Can you extract every line of the material below and reproduce it word for word, with nothing added, dropped, or altered?

● Supplied material

* Begin *

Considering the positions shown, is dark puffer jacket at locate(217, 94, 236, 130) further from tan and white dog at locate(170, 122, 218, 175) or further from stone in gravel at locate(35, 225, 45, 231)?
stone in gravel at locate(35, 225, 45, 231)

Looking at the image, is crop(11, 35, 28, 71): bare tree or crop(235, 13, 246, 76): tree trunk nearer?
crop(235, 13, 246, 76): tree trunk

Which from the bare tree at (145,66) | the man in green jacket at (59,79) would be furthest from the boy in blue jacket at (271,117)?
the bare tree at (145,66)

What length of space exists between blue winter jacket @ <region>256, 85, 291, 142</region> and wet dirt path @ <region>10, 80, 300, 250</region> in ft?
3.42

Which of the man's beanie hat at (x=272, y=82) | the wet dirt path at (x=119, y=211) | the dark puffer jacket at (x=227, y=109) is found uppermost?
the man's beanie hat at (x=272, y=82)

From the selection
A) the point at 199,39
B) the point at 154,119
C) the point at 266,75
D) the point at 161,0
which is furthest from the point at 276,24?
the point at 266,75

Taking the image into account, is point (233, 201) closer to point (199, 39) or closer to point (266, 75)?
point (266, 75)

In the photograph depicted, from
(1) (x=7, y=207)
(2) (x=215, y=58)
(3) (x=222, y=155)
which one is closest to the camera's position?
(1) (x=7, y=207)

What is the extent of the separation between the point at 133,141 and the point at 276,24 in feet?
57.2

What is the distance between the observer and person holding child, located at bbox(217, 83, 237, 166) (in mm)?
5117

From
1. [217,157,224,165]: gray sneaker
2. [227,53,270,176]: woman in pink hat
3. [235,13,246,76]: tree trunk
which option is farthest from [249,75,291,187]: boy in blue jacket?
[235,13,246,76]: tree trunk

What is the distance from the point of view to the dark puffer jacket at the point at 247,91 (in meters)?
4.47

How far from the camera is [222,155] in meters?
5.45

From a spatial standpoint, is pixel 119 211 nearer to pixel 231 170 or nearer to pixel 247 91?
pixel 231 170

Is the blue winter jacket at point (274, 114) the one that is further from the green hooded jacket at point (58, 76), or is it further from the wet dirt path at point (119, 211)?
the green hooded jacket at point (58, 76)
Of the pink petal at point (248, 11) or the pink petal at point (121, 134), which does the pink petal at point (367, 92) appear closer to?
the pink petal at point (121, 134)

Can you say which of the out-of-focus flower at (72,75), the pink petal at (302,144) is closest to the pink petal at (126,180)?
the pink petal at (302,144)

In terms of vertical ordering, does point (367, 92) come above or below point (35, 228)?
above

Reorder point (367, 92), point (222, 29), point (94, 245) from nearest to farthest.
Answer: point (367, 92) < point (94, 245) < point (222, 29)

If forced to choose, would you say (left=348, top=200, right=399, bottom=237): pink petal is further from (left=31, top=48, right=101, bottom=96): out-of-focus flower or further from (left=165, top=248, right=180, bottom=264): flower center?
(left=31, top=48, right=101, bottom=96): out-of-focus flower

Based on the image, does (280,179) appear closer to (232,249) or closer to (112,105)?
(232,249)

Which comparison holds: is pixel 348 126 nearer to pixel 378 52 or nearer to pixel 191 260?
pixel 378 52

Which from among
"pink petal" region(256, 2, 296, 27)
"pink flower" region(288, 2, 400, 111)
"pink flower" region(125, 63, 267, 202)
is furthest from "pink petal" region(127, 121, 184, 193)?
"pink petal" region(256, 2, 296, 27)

* End *

● Solution for this exercise
Considering the positions shown, is dark puffer jacket at locate(217, 94, 236, 130) further from tan and white dog at locate(170, 122, 218, 175) or further from stone in gravel at locate(35, 225, 45, 231)?
stone in gravel at locate(35, 225, 45, 231)

Looking at the image, is crop(11, 35, 28, 71): bare tree or crop(235, 13, 246, 76): tree trunk nearer?
crop(235, 13, 246, 76): tree trunk

Which from the bare tree at (145,66) | the man in green jacket at (59,79) would be furthest from the boy in blue jacket at (271,117)?
the bare tree at (145,66)

What length of space exists between blue winter jacket @ <region>256, 85, 291, 142</region> and wet dirt path @ <region>10, 80, 300, 250</region> in ft?
3.42

Which of the man's beanie hat at (x=272, y=82) | the wet dirt path at (x=119, y=211) | the dark puffer jacket at (x=227, y=109) is found uppermost?
the man's beanie hat at (x=272, y=82)

From the selection
A) the point at 199,39
B) the point at 154,119
C) the point at 266,75
D) the point at 161,0
which is furthest from the point at 276,24?
the point at 266,75

Taking the image into account, is point (233, 201) closer to point (199, 39) or closer to point (266, 75)?
point (266, 75)

In the photograph depicted, from
(1) (x=7, y=207)
(2) (x=215, y=58)
(3) (x=222, y=155)
which one is closest to the camera's position?
(1) (x=7, y=207)

What is the extent of the separation between the point at 133,141 and the point at 276,24 in feet?
57.2

What is the distance between the observer and person holding child, located at bbox(217, 83, 237, 166) (in mm)?
5117

From
1. [217,157,224,165]: gray sneaker
2. [227,53,270,176]: woman in pink hat
3. [235,13,246,76]: tree trunk
which option is farthest from [249,75,291,187]: boy in blue jacket?
[235,13,246,76]: tree trunk

What is the distance from the point of view to the dark puffer jacket at the point at 247,91 (in meters)?
4.47

How far from the camera is [222,155] in meters?
5.45

From a spatial standpoint, is pixel 119 211 nearer to pixel 231 170 or nearer to pixel 247 91?
pixel 231 170

Is the blue winter jacket at point (274, 114) the one that is further from the green hooded jacket at point (58, 76), or is it further from the wet dirt path at point (119, 211)?
the green hooded jacket at point (58, 76)
Of the pink petal at point (248, 11) or the pink petal at point (121, 134), which does the pink petal at point (367, 92) appear closer to?
the pink petal at point (121, 134)

Can you say which of the out-of-focus flower at (72,75), the pink petal at (302,144) is closest to the pink petal at (126,180)?
the pink petal at (302,144)

In terms of vertical ordering, does point (367, 92) come above or below point (35, 228)?
above

Reorder point (367, 92), point (222, 29), point (94, 245) from nearest to farthest.
Answer: point (367, 92) < point (94, 245) < point (222, 29)

If forced to choose, would you say (left=348, top=200, right=399, bottom=237): pink petal is further from (left=31, top=48, right=101, bottom=96): out-of-focus flower or further from (left=165, top=248, right=180, bottom=264): flower center?
(left=31, top=48, right=101, bottom=96): out-of-focus flower

Based on the image, does (280,179) appear closer to (232,249) or closer to (112,105)?
(232,249)

Which comparison holds: is pixel 348 126 nearer to pixel 378 52 or nearer to pixel 191 260?
pixel 378 52

Which from among
"pink petal" region(256, 2, 296, 27)
"pink flower" region(288, 2, 400, 111)
"pink flower" region(125, 63, 267, 202)
is furthest from "pink petal" region(127, 121, 184, 193)?
"pink petal" region(256, 2, 296, 27)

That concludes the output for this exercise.